Spinal cord injury occurs when there is any damage to the spinal cord that blocks communication between the brain and the body.

Introduction Of Spinal Cord Injury (SCI)

Definition:

Spinal cord injury occurs when there is any damage to the spinal cord that blocks communication between the brain and the body. After a spinal cord injury, a person’s sensory, motor and reflex messages are affected and may not be able to get past the damage in the spinal cord. In general, the higher on the spinal cord the injury occurs, the more dysfunction the person will experience. Injuries are referred to as complete or incomplete, based on whether any movement and sensation occurs at or below the level of injury. Each person’s recovery from spinal cord injury is different.

Causes:

  1. Traumatic Injuries such as motor vehicle accidents, fall, acts of violence, sports and recreational injuries.
  2. Non Traumatic injuries/ illness such as Cancer, Arthritis, Multiple Sclerosis, Osteoporosis and Inflammation of the Spinal Cord.

Risk Factor:

Spinal cord injuries affect more men than women. The majority of people who sustain a spinal cord injury are young adults between the ages of 16 and 30 because of riskier behaviors.

Symptoms:

Your ability to control your limbs after spinal cord injury depends on two factors:

  1. The location of the injury along your spinal cord and
  2. The severity of injury to the spinal cord.

The lowest part of your spinal cord that functions normally after injury is referred to as the neurological level of your injury. The severity of the injury is often called “the completeness” and is classified as either of the following:

  • Complete Injury: The injury is completeif almost all feeling (sensory function) and all ability to control movement (motor function) are lost below the level of traumatic lesion.
  • Incomplete injury: The injury is incomplete if there is some preservation of motor or sensory function below the level of injury including the sacral segments. There are varying degrees of incomplete injury.

Additionally, paralysis from a spinal cord injury may be referred to as:

a) Tetraplegia

  • Due to lesion at or above T1.
  • Damage to the spinal cord in the neck area (cervical segment) can result in complete or partial paralysis of the arms, hands, trunk and pelvic organs.
  • Breathing is only affected by injuries high on the spinal cord. But bowel and bladder control can be affected no matter where the spinal cord is injured.

b) Paraplegia

  • Due to lesion below T1.
  • Damage to the spinal cord at T1 and below can result in complete or partial paralysis of the lower body, legs and pelvic organs.

Signs and Symptoms:

Spinal cord injuries of any kind may result in one or more of the following signs and symptoms:

  • Loss of movement
  • Loss of sensation
  • Loss of bowel or bladder control
  • Exaggerated reflex activities or spasms
  • Changes in sexual function, sexual sensitivity and fertility
  • Pain or an intense stinging sensation
  • Difficulty breathing, coughing or clearing secretions from your lungs

Spinal Cord Injury (SCI) Levels

 Anatomy:

The spinal cord is divided into 31 segments, each with a pair of anterior (motor) and dorsal (sensory) spinal nerve roots.

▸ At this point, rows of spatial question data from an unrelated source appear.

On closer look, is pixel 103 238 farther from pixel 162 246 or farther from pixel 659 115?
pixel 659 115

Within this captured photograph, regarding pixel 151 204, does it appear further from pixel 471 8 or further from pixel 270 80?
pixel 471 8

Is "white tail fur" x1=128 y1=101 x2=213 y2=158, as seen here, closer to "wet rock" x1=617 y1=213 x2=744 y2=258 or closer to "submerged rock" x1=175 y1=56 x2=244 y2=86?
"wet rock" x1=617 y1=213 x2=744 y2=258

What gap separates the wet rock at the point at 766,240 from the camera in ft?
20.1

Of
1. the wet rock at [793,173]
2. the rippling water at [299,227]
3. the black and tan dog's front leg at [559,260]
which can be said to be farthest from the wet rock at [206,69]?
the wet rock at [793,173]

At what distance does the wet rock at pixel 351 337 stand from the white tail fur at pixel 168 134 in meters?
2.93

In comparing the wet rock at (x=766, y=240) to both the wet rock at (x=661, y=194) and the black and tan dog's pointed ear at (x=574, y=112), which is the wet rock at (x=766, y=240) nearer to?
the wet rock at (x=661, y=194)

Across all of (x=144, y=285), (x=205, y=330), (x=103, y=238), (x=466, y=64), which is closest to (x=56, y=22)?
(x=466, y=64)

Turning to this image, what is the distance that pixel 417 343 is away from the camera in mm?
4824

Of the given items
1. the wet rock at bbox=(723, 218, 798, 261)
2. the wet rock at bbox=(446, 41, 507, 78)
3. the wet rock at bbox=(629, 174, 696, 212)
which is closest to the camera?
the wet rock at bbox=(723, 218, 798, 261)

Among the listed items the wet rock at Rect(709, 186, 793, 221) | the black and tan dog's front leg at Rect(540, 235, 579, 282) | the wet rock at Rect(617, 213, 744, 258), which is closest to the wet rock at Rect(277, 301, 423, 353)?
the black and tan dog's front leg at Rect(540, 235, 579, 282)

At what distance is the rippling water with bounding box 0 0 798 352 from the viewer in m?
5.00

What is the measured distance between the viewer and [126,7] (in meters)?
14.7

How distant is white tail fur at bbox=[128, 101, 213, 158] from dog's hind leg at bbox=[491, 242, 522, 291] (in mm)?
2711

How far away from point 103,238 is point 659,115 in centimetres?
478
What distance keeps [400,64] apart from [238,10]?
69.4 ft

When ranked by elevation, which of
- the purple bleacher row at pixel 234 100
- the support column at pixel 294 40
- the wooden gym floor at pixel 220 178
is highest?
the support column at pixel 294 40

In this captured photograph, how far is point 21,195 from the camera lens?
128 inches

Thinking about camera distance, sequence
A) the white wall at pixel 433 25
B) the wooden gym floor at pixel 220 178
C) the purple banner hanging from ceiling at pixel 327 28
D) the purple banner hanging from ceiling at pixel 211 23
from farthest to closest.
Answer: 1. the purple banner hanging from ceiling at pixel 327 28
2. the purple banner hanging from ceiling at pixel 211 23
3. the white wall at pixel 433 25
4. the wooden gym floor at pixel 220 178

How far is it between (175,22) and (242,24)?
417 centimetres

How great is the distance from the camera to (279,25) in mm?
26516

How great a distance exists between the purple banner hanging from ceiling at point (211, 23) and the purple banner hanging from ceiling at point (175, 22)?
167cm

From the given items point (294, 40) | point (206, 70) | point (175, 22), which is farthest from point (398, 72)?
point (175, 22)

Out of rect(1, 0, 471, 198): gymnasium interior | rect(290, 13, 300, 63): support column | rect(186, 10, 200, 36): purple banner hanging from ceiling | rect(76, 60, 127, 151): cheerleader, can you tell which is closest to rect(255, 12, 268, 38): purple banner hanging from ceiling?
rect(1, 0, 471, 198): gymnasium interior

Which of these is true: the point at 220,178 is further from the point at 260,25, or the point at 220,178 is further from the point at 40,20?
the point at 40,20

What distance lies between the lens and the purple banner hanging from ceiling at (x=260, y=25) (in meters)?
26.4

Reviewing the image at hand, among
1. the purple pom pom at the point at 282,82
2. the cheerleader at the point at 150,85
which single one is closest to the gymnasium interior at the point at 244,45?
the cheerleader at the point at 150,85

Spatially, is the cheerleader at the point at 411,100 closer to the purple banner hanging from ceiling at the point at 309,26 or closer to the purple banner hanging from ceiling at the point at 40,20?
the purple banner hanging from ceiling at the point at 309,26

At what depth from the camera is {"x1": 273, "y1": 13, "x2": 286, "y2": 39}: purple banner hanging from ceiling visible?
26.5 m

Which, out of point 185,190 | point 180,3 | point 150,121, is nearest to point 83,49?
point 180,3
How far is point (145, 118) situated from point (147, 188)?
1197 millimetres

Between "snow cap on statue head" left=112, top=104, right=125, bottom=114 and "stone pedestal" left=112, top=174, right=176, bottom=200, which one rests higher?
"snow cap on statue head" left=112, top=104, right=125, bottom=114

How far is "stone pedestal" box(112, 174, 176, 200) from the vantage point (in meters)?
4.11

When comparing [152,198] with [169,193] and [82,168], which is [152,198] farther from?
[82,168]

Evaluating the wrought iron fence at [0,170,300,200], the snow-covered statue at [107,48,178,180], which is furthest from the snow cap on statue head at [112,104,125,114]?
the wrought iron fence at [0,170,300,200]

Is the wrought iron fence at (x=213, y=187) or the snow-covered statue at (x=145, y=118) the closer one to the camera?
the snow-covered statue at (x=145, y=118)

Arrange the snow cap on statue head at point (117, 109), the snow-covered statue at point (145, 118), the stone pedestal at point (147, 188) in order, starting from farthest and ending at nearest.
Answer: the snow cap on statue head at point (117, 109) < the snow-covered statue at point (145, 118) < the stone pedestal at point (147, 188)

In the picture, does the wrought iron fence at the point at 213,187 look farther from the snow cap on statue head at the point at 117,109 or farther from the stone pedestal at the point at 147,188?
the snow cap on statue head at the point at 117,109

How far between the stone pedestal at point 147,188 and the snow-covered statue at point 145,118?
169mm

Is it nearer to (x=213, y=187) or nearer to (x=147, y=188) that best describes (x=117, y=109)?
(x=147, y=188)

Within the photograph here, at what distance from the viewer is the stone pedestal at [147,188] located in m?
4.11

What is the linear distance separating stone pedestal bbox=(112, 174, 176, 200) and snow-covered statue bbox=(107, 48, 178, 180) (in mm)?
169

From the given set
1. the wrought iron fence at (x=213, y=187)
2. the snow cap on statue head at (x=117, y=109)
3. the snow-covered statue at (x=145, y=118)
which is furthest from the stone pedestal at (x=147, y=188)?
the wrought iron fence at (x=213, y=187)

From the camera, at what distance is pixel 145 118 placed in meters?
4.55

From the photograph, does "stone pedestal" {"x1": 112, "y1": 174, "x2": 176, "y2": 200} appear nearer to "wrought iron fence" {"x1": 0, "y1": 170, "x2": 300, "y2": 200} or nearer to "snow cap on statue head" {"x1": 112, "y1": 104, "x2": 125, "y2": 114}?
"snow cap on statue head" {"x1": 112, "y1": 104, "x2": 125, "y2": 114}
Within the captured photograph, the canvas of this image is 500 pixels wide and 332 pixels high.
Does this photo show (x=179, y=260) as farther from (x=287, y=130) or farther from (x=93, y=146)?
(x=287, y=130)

The spinal cord  is surrounded by protective rings of bone called vertebrae. The vertebrae and spinal nerves are organized into segments , starting at the top of the spinal cord. Within each segment, the vertebrae and nerves are numbered. The segments are as follows:

  1. The neck area contains 7 cervical vertebrae (C1 through C7) and 8 cervical nerves.
  2. The chest area contains 12 thoracic vertebrae (T1 through T12) and 12 thoracic nerves (T1 through T12).
  3. The lumbar area (between the chest area and the pelvis) contains 5 lumbar vertebrae (L1 through L5) and 5 lumbar nerves (L1 through L5).
  4. The sacral area (from the pelvis to the end of the spine) contains 5 sacral vertebrae (S1 through S5) and 5 sacral nerves (S1 through S5).
     
View of the vertebral column and spinal cord Spinal Vertebrae
  Spinal Cord

Types Of Wheelchair & Criteria To Choose The Wheelchair

Type of wheelchairs

  1. Manual Wheelchair
  2. Power Wheelchair

 Type of Manual Wheelchairs:

  1. Standard wheelchair
  2. Light weight wheelchair
  3. Reclining wheelchair
  4. Children wheelchair
  5. Sport wheelchair
  6. Racing wheelchair
   
Manual Wheelchair Power Wheelchair

 Type of Power wheelchairs:

  1. Hand Control
  2. Chin Control
  3. Head Control
  4. Breath control

How Can Physiotherapy Help In Wheelchair Skill?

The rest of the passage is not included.